- Document segment
━━━━━━━━━━

The MySQL ERROR 1452
happens when you try to execute a data manipulation query into a table that has one or more failing foreign key constraints.
The cause of this error is the values you’re trying to put into the table are not available in the referencing (parent) table.
Let’s see an example of this error with two MySQL tables.
Suppose you have a Cities
table that contains the following data:
+----+------------+
| id | city_name |
+----+------------+
| 1 | York |
| 2 | Manchester |
| 3 | London |
| 4 | Edinburgh |
+----+------------+
Then, you create a Friends
table to keep a record of people you know who lives in different cities.
You reference the id
column of the Cities
table as the FOREIGN KEY
of the city_id
column in the Friends
table as follows:
CREATE TABLE `Friends` (
`firstName` varchar(255) NOT NULL,
`city_id` int unsigned NOT NULL,
PRIMARY KEY (`firstName`),
CONSTRAINT `friends_ibfk_1`
FOREIGN KEY (`city_id`) REFERENCES `Cities` (`id`)
)

━━━━━━━━━━

- Information supplied
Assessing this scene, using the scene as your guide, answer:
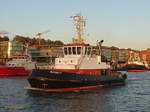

━━━━━━━━━━

- Exercise instructions
a - Retype the passage from the MySQL ERROR 1452 explanation, starting at "The cause of" and ending at "two MySQL tables.".
b - Name every city stored in the Cities table shown in the MySQL ERROR 1452 explanation.
c - Answer these questions using the MySQL ERROR 1452 explanation.
(i) According to the explanation, what causes this error?
(ii) Which column of the Friends table is set up as the foreign key?
(iii) What name is given to the constraint in the CREATE TABLE statement?

- Solutions by task
a -
The cause of this error is the values you’re trying to put into the table are not available in the referencing (parent) table.
Let’s see an example of this error with two MySQL tables.

b - York, Manchester, London, Edinburgh

c -
(i) The values you're trying to put into the table are not available in the referencing (parent) table.
(ii) city_id
(iii) friends_ibfk_1